B4M36DS2, BE4M36DS2: Database Systems 2

Basic Information

Annotations: B4M36DS2, BE4M36DS2 (English)
Lecturer and tutor: Yuliia Prokop prokoyul@fel.cvut.cz
Schedule: B4M36DS2, BE4M36DS2
Upload system: BRUTE
VPN: FEL VPN, CTU VPN

Course Schedule and Materials

#	date	Lecture	Practical class	HW deadline
1	22.09.2025	Introduction: Big Data, NoSQL Databases	Multi-Model Data & JSONB in PostgreSQL
2	29.09.2025	Basic principles: Scaling, Sharding, Replication Data Formats: XML, JSON, BSON, RDF	Data Formats: XML, JSON, BSON, Parquet Exercise2 solutions	HW0 12.10.2025
3	06.10.2025	CAP Theorem, Consistency	Basic principles: Scaling, Sharding, Replication Dataset	BA#1 21.12.2025
4	13.10.2025	Apache Hadoop: MapReduce, HDFS	Apache Spark Dataset PySpark MapReduce, HDFS
5	20.10.2025	Types of NoSQL databases	Types of NoSQL databases	HW1 26.10.2025
6	27.10.2025	Key-value stores: Redis	Redis	HW2 9.11.2025, HW4 23.11.2025
7	03.11.2025	Document Databases: MongoDB. CRUD operations	MongoDB. CRUD operations Dataset+Solution
8	10.11.2025	Document Databases: MongoDB. Aggregation	MongoDB. Aggregation Dataset+Solution	HW3, HW4 ~~23.11.2025~~ 30.11.2025
9	17.11.2025	State holiday
10	24.11.2025	Wide Column Stores: Cassandra	Cassandra Solutions	HW5 7.12.2025
11	01.12.2025	Graph Databases: Traversal Framework Graph Databases: Neo4j.Cypher	Test (Redis, MongoDB) Neo4j.Cypher Data and Solutions	HW6 14.12.2025
12	08.12.2025	Advanced Aspects: Graph Databases, Performance Tuning	Neo4j+Python Neo4j+Java Examples
13	15.12.2025	Transactions. Query optimization	Query optimization	HW7 21.12.2025, HW8 4.1.2026
14	05.01.2025	RDF Stores. SPARQL	Demonstration of the project

The course uses materials of Martin Svoboda, the former lecturer of this course.

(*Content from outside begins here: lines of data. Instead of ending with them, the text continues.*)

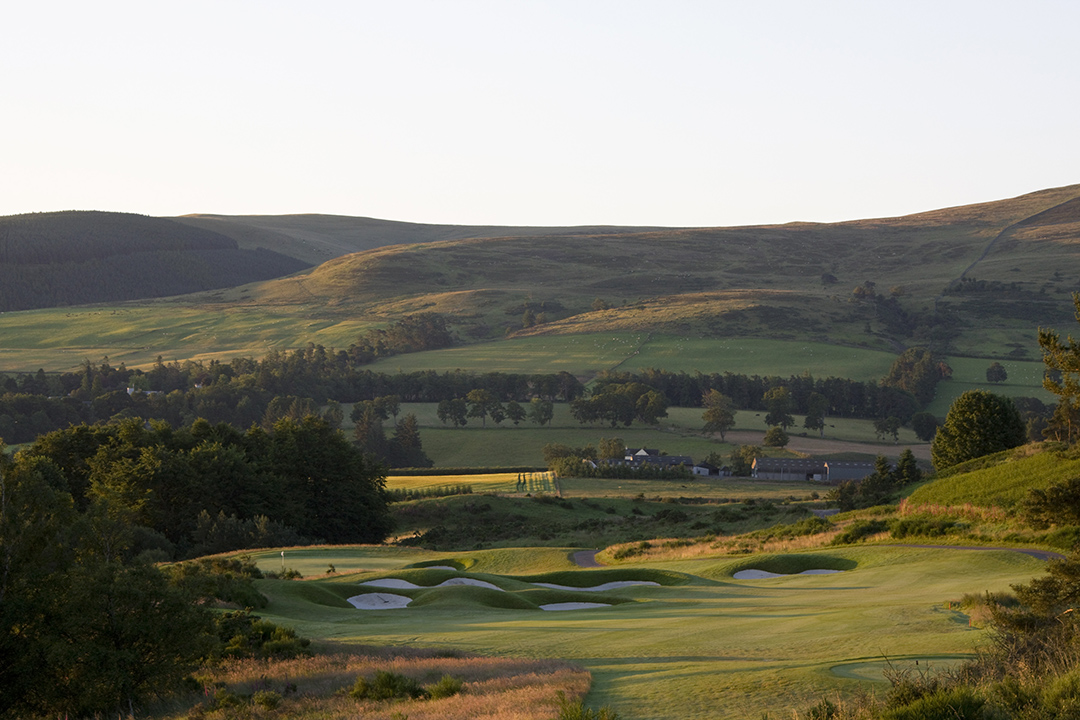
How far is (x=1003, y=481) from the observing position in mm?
51062

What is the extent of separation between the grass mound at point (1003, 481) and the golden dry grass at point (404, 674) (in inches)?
1313

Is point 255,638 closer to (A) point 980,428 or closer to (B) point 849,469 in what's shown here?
(A) point 980,428

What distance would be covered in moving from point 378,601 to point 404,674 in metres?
17.2

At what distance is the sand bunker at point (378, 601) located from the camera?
35.8 m

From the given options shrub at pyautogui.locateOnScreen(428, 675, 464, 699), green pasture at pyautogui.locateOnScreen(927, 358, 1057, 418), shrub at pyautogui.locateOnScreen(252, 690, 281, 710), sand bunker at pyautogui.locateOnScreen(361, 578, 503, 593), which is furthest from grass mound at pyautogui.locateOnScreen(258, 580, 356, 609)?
green pasture at pyautogui.locateOnScreen(927, 358, 1057, 418)

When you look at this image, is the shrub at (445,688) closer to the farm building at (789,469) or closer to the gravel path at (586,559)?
the gravel path at (586,559)

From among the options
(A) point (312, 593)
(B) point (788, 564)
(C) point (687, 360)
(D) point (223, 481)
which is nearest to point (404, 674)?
(A) point (312, 593)

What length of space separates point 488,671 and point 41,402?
487 ft

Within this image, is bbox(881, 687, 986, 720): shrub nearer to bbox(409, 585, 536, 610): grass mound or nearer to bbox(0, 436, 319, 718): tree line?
bbox(0, 436, 319, 718): tree line

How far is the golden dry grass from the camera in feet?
53.2

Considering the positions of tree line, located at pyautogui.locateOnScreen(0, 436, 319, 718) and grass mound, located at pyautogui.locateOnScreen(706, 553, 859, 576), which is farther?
grass mound, located at pyautogui.locateOnScreen(706, 553, 859, 576)

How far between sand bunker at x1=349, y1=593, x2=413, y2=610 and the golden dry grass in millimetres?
12201

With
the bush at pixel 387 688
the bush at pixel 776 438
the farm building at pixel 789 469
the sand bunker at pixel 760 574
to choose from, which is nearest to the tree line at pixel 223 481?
the sand bunker at pixel 760 574

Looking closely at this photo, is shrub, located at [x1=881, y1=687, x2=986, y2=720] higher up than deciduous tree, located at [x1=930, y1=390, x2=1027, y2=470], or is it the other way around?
shrub, located at [x1=881, y1=687, x2=986, y2=720]
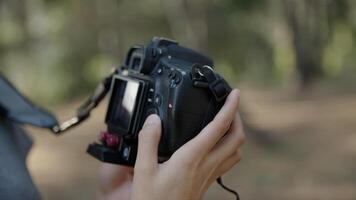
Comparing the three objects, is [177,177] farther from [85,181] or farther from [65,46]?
[65,46]

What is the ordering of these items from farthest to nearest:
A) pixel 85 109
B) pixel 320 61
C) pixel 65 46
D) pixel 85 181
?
1. pixel 65 46
2. pixel 320 61
3. pixel 85 181
4. pixel 85 109

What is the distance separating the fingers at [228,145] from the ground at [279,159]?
288 centimetres

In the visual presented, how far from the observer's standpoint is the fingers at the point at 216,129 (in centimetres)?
84

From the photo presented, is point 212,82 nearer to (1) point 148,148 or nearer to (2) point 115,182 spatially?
(1) point 148,148

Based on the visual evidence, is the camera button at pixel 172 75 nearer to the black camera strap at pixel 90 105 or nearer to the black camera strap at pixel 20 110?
the black camera strap at pixel 20 110

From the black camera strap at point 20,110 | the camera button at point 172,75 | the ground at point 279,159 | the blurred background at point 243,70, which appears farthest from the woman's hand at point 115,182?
the blurred background at point 243,70

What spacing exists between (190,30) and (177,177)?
7007 millimetres

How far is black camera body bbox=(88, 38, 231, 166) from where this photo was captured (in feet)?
3.00

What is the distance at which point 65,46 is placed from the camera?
12.5m

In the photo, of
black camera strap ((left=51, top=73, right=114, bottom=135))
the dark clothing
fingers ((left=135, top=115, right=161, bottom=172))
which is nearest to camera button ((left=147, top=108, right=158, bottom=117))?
fingers ((left=135, top=115, right=161, bottom=172))

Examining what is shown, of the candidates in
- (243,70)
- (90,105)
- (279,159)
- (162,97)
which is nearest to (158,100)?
(162,97)

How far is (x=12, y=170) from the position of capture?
0.92 m

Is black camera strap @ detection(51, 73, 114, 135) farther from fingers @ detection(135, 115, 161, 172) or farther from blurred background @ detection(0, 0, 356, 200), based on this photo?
blurred background @ detection(0, 0, 356, 200)

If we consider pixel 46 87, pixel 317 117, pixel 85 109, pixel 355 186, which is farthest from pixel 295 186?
pixel 46 87
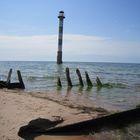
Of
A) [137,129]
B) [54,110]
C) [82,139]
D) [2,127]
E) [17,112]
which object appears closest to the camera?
[82,139]

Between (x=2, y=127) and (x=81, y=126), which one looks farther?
(x=2, y=127)

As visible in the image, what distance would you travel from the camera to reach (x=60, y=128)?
24.1 ft

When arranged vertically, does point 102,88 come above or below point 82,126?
below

Tools for Practical Classes and Homework

JSON: JSON Validator

Redis online editor: Redis OneCompiler

MongoDB: Mongo Playground MongoDB OneCompiler

Neo4j: Neo4j Console

SPARQL: SPARQL Query Editor

PySpark: PySpark functions

Formal Requirements

Attendance during lectures and practical classes is recommended but not compulsory

Homework
- Altogether, 8 mandatory individual homework assignments will be given during the semester (HW0—HW7). They are parts of the same project
- There are also two optional homework assignments that can be submitted for extra points
- You can organize into teams of up to 3 students to work on the project
- If a team carries out the project, the number of queries must be increased (see description of the project)
- Solutions must be submitted via a script executed on the NoSQL server. The text report must be submitted to BRUTE
- Solutions can be submitted repeatedly (before the deadline); only the latest version is assessed
- Once the lecturer has assessed a given assignment, it cannot be resubmitted
- A delay of one whole day is penalized by 0.4 points; shorter delays are penalized proportionally. A delay of two days is penalized by 0.8 points, etc., up to 2 points
- All homework assignments must be submitted before the intended exam date to be considered

Exam
- Only students who have already acquired course credit can sign up for the final exam
- The final exam consists of a compulsory written test and an optional oral examination
- Based on the result, everyone can voluntarily undergo an oral examination. The only condition is to have at least 50 total points
- In such a case, the final score is further adjusted by up to minus 10 to plus 5 points
- The examiner can also request an oral examination in case of uncertainties in the test

Assessment

The grade is calculated as the total points for homework, exam, and bonus points.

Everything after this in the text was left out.